GIVEN EXERCISE
In the stretch from the line that contains "How distant is" through the end of the records, replace "farther" with "more distant" and leave everything else unchanged.

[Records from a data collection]
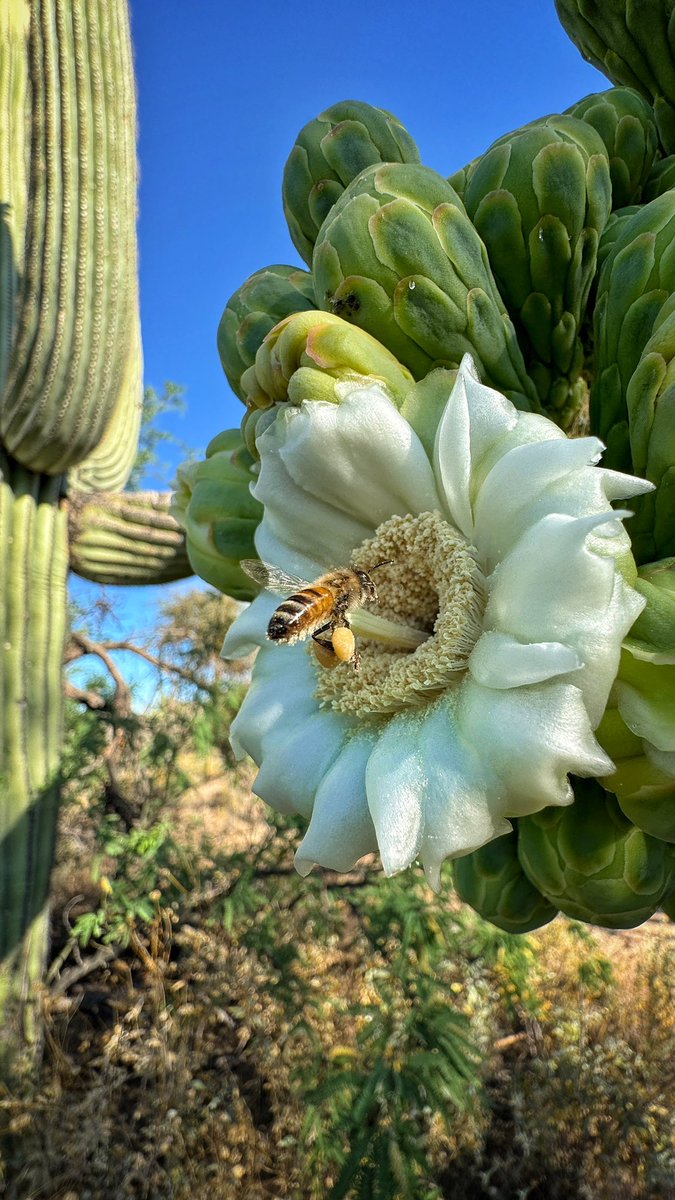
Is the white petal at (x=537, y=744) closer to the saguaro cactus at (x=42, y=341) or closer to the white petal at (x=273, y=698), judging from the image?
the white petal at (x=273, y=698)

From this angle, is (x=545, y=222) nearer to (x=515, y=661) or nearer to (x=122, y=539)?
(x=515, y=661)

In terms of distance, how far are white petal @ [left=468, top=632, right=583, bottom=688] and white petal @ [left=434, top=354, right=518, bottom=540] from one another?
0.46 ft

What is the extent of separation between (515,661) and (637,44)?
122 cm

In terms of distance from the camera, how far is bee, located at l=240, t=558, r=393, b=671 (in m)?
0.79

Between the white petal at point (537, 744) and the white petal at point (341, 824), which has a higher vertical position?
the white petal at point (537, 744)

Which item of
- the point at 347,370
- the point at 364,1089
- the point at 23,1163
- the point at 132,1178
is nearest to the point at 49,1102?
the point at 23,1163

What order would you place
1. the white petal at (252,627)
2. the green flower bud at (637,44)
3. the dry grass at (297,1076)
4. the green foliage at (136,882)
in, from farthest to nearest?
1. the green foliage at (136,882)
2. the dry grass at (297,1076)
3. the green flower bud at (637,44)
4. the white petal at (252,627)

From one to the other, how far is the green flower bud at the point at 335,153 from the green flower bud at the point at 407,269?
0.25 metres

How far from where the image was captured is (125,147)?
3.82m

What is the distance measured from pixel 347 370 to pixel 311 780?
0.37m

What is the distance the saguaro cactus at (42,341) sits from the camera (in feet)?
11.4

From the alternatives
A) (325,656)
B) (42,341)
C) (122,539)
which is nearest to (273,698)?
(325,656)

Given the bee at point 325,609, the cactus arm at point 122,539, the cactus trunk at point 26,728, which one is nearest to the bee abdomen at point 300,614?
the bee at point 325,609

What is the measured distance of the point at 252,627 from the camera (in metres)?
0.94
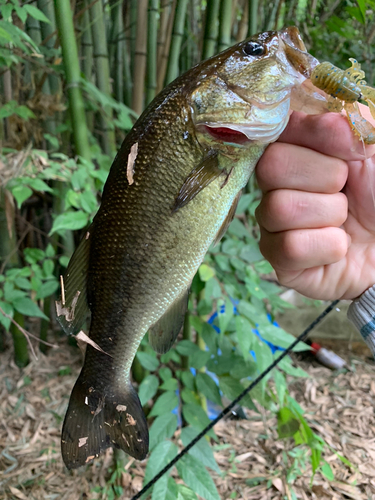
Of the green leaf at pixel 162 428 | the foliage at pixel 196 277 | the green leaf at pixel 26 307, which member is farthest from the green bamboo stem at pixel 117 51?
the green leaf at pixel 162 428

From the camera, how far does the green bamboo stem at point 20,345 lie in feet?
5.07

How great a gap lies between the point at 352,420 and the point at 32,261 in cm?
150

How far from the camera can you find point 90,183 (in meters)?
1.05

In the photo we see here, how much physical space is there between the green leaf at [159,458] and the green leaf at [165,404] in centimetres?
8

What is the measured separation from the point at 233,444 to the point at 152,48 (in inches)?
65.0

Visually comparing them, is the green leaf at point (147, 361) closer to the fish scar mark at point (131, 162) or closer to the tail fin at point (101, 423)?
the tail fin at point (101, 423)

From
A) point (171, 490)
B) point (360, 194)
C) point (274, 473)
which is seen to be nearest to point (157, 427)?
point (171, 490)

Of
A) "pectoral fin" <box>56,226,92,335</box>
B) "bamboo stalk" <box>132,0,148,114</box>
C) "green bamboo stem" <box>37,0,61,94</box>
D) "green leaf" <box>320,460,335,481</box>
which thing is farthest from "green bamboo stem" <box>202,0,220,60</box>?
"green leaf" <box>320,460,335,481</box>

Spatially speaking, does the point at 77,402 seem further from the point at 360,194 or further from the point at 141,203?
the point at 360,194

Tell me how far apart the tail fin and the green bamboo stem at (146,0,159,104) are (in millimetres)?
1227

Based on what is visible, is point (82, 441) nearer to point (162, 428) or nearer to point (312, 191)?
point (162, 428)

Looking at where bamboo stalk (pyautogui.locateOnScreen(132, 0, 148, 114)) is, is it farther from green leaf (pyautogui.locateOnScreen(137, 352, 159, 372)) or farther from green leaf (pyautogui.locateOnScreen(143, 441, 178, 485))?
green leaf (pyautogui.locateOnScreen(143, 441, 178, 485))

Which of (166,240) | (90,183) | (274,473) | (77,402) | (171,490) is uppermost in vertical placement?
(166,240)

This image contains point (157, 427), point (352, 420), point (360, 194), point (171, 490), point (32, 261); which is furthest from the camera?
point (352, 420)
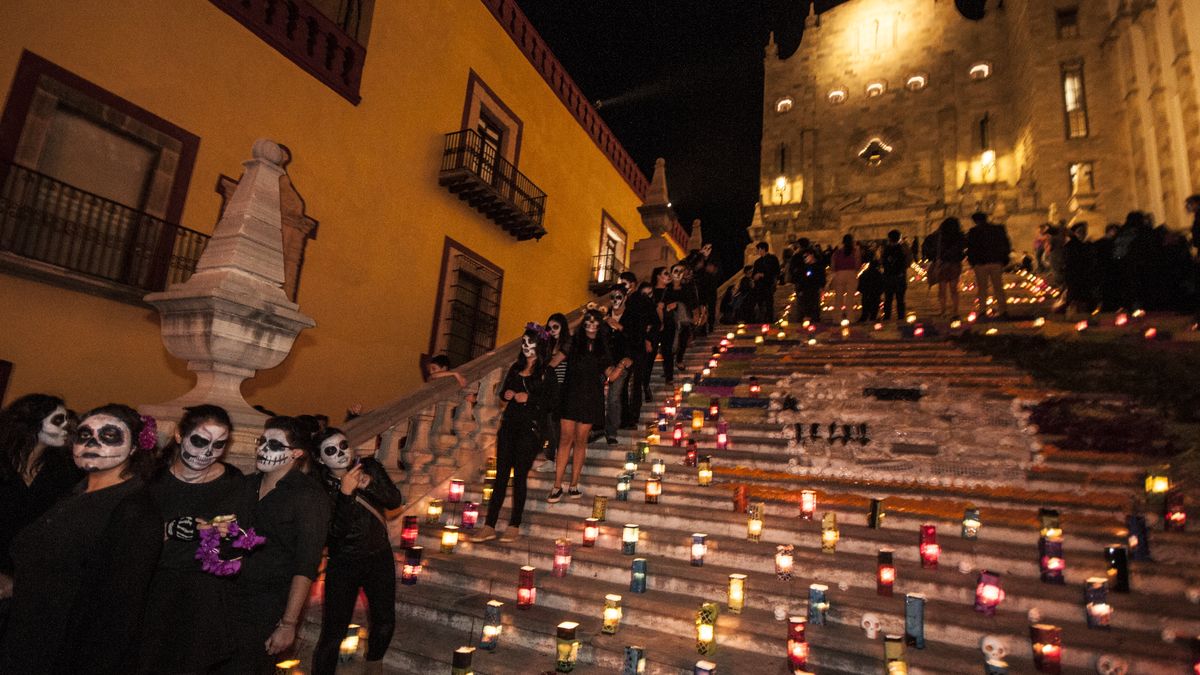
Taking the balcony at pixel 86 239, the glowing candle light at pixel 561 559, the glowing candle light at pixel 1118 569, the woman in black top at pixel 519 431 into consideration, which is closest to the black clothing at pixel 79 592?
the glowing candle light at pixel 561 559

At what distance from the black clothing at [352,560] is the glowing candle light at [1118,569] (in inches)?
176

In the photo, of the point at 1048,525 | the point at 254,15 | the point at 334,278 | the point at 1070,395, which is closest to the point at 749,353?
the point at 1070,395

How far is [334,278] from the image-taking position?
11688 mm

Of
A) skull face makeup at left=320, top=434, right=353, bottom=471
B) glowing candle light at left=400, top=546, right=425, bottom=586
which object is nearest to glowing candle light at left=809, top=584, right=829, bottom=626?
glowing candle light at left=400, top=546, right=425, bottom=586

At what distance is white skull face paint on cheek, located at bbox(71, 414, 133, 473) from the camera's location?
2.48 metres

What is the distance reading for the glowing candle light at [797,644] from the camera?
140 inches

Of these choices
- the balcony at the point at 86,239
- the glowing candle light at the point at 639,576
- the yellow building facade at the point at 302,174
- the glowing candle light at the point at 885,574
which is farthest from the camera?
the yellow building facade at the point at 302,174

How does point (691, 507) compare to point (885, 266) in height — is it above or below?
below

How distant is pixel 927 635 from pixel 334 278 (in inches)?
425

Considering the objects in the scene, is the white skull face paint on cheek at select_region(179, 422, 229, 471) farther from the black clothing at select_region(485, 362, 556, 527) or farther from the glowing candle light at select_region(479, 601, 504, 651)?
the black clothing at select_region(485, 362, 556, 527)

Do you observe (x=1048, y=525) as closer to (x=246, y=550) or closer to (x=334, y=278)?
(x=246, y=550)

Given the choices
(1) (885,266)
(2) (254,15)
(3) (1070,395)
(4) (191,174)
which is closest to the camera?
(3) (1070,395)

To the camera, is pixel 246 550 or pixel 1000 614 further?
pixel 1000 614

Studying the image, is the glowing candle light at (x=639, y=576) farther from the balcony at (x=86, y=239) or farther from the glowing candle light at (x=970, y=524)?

RESULT OF THIS EXERCISE
How distant is pixel 927 635 from pixel 334 278 (in inches)?
425

Considering the objects in the scene, is the white skull face paint on cheek at select_region(179, 422, 229, 471) more distant from the black clothing at select_region(485, 362, 556, 527) or more distant from the glowing candle light at select_region(479, 601, 504, 651)?
the black clothing at select_region(485, 362, 556, 527)

Do you observe (x=1048, y=525) as closer to (x=246, y=550) or closer to (x=334, y=278)?
(x=246, y=550)

Given the choices
(1) (885,266)
(2) (254,15)
(3) (1070,395)
(4) (191,174)
which is closest to the camera?
(3) (1070,395)

To the camera, is pixel 246 550 or pixel 1000 614 further?
pixel 1000 614

Studying the image, is the glowing candle light at (x=639, y=576) more distant from the balcony at (x=86, y=239) or more distant from the glowing candle light at (x=970, y=524)?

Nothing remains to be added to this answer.